OPENAI_API_KEY is read from the environment.

How it works

  1. The plugin reads inputFile and extracts every string value (recursively, across nested objects and arrays).
  2. Strings not present in vocabulary.json are batched into a single call to json-i18n-auto-translate, which preserves {placeholders} and returns a { text → { locale → translation } } map.
  3. The new translations are merged into vocabulary.json, then every target locale file is rebuilt from the main content + the vocabulary.
  4. Locale files are only rewritten when their content actually changes — no unnecessary file system churn for hot reloads.
  5. Stale vocabulary entries (whose source strings no longer exist in inputFile) are pruned by default.

Dev mode (Webpack + Turbopack)

  • Webpack: the plugin hooks watchRun and re-translates only when inputFile or vocabFile change.
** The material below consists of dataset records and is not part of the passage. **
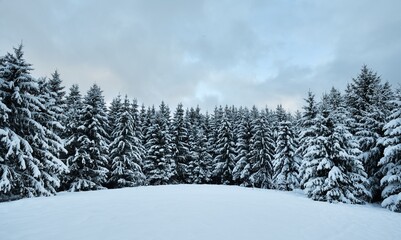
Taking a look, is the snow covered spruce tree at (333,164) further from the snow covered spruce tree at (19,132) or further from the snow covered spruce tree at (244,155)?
the snow covered spruce tree at (19,132)

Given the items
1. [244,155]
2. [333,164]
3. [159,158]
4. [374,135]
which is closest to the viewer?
[333,164]

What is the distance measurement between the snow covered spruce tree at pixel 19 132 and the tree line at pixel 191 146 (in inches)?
2.2

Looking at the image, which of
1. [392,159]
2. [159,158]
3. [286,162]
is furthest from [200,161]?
[392,159]

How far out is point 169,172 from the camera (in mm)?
35219

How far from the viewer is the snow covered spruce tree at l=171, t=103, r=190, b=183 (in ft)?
125

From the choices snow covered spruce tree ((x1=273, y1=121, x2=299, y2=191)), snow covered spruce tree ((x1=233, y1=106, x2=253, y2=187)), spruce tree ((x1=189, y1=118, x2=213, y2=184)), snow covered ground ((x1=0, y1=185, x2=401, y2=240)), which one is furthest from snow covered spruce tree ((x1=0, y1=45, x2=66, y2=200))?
spruce tree ((x1=189, y1=118, x2=213, y2=184))

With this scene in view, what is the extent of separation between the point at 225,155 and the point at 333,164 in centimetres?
2254

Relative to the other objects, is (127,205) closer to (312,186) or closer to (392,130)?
(312,186)

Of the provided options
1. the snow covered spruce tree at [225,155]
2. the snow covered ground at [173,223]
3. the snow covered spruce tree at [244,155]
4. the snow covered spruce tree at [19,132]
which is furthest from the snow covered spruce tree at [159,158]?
the snow covered ground at [173,223]

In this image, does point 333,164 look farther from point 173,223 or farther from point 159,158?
point 159,158

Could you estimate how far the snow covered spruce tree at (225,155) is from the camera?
130 feet

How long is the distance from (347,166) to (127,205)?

Runs are debounced and de-duplicated across client/server compilations.
  • Turbopack: Webpack hooks don't fire, so the plugin sets up a node:fs.watch on the same files (debounced by 1s) to get the same behavior.

In both cases, an initial translation is kicked off via setImmediate when the plugin is constructed, so the first next dev boot is already up to date.
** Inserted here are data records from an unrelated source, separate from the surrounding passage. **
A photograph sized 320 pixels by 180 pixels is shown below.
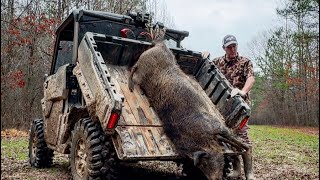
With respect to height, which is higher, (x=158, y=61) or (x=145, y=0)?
(x=145, y=0)

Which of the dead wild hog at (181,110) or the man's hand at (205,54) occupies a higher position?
the man's hand at (205,54)

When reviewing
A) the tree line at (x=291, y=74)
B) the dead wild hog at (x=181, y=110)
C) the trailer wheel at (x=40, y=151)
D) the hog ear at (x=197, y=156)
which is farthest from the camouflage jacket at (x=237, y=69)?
the tree line at (x=291, y=74)

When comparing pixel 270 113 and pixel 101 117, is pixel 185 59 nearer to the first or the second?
pixel 101 117

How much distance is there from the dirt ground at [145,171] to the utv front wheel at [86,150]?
3.04ft

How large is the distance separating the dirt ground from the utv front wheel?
3.04 ft

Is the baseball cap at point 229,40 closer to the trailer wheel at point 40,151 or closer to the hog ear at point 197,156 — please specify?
the hog ear at point 197,156

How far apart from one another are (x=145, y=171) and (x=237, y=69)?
228cm

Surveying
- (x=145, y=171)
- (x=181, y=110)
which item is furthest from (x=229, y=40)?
(x=145, y=171)

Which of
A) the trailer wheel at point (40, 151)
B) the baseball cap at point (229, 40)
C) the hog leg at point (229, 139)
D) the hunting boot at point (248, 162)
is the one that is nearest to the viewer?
the hog leg at point (229, 139)

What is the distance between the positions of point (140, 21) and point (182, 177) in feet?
8.67

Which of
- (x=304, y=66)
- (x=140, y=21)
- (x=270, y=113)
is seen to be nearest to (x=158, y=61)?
(x=140, y=21)

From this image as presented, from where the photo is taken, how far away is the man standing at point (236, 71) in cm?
552

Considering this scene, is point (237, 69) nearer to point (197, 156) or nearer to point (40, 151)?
point (197, 156)

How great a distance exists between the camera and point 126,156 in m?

Interop with next-intl-merge

If you also use next-intl-merge to split your messages into per-feature files, its locales array must contain only the main locale. If both plugins write ru.json to the same directory, they race during dev shutdown and the merge plugin will clobber the translated output silently.

next-intl-auto-translate checks for this at config load and throws a clear error if a sibling next-intl-merge.config.json lists any target locale.

Fallback behavior

json-i18n-auto-translate is designed to never throw — on network/API/JSON failures, every requested (text, locale) cell falls back to the original text. That means your build never breaks because of a flaky API:

  • Missing translations land in vocabulary.json as { "<text>": { ru: "<text>" } }.
  • On the next successful run, those entries are retried (they're still considered untranslated only if absent; if you want to force a retry, delete the row in vocabulary.json).